Par ailleurs, souligne-t-il, la formation des femmes a un effet multiplicateur. «Cela a un impact sur les générations suivantes, des mères aux enfants.» Cela l’attriste de penser que de nombreuses filles sont traitées différemment de leurs petits frères : « Elles mangent les restes dont elles ne veulent pas, elles ne quittent pas la maison, elles abandonnent l’école et parfois elles sont forcées de se marier. Ainsi, au-delà des connaissances qu’ils acquièrent, elle s’inquiète du fait qu’« ils commencent à se faire confiance, à pouvoir aller où ils veulent ».
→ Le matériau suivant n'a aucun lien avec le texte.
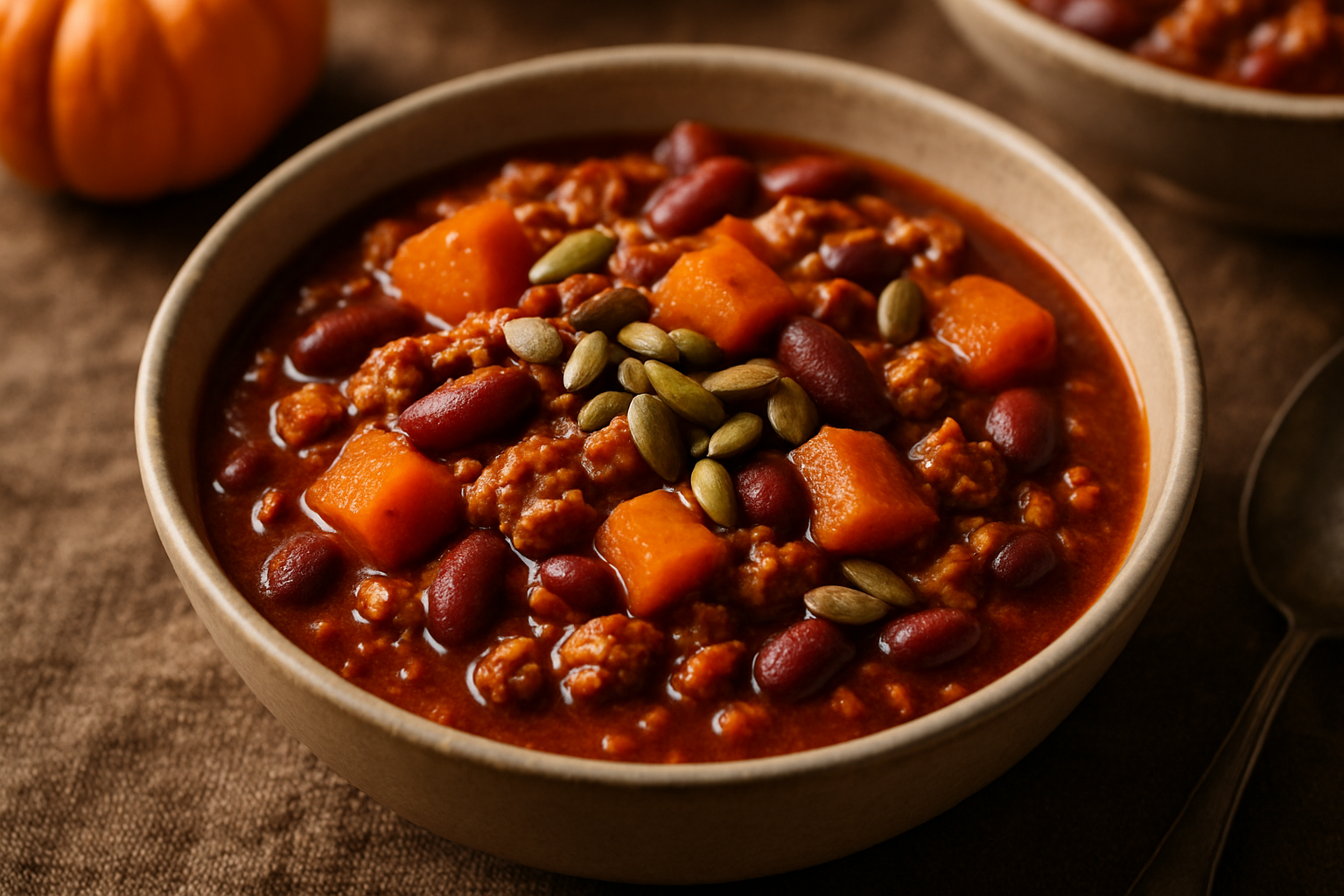 Spiced Pumpkin Bourbon Chili with Toasted Pepitas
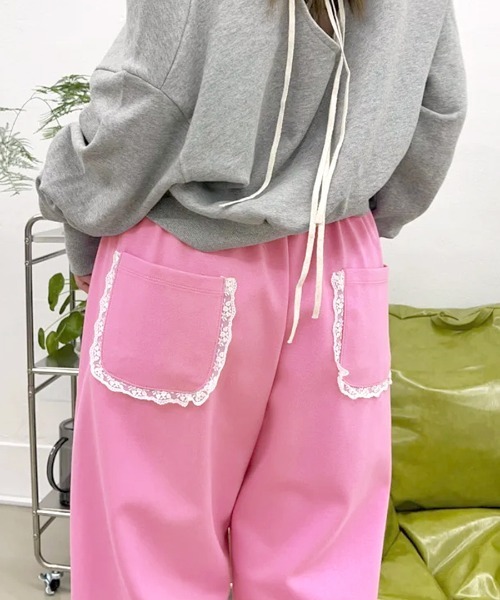 Riff(リフ)の「レーススウェットパンツ(スウェットパンツ・レディース・ピンク/グレー/ブラック・FREE)」の6枚目の写真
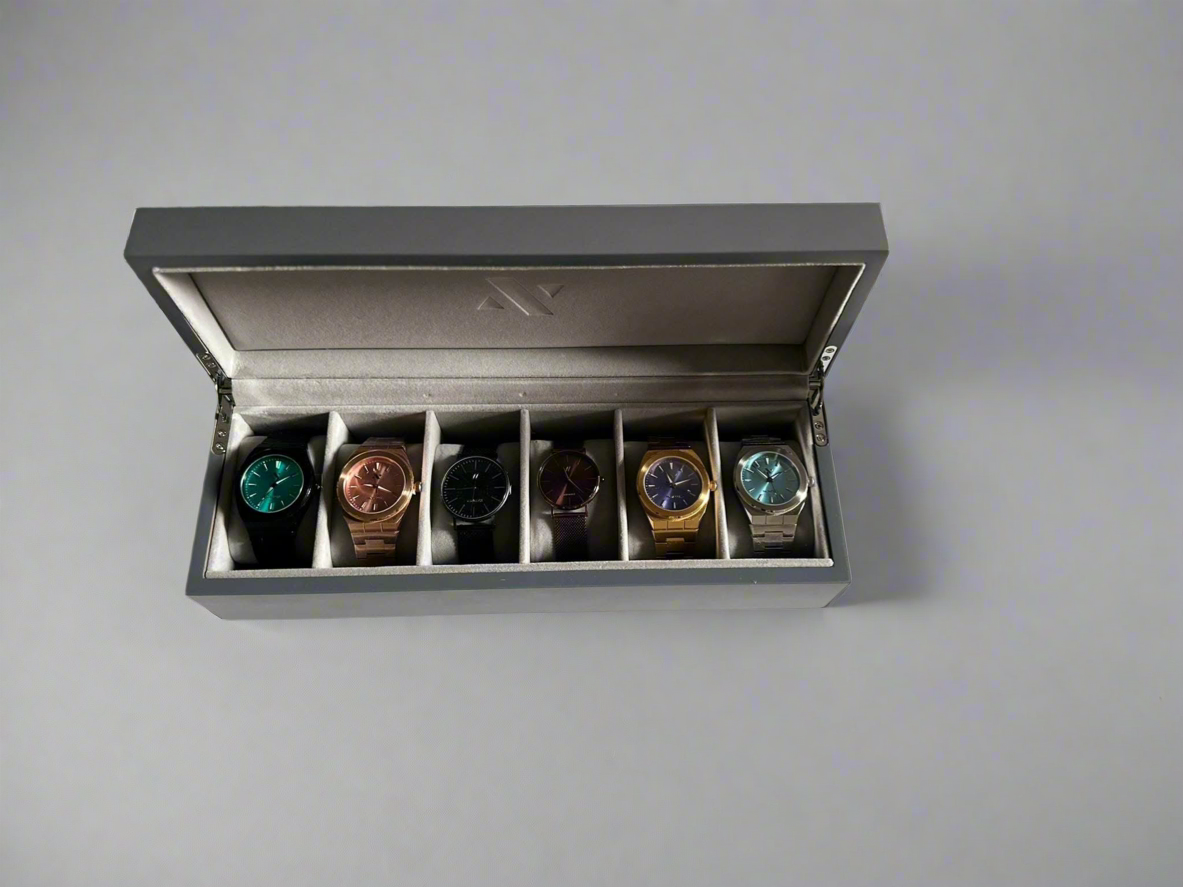 Elite Collectors Six Slot Watch Box Display Case In Grey Lacquer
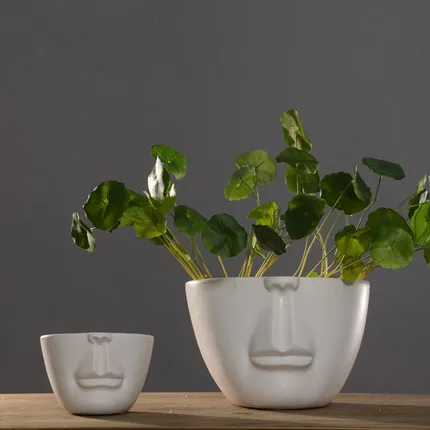 Ручная работа креативная белая керамическая ваза для лица человека Современная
Après six ou sept années de déscolarisation, 70 % des filles parviennent à passer un examen de dixième après un semestre de cours, une source de satisfaction pour la gagnante qui n’est pas satisfaite : « On va vite, mais il faudrait plus. .» Son objectif est d’avoir aidé financièrement 15 millions d’étudiants – et pas seulement les filles qui reviennent – d’ici fin 2025. Une femme sur six dans le monde est originaire d’Inde, qui subit l’un des niveaux les plus élevés de violence sexuelle et d’esclavage au travail.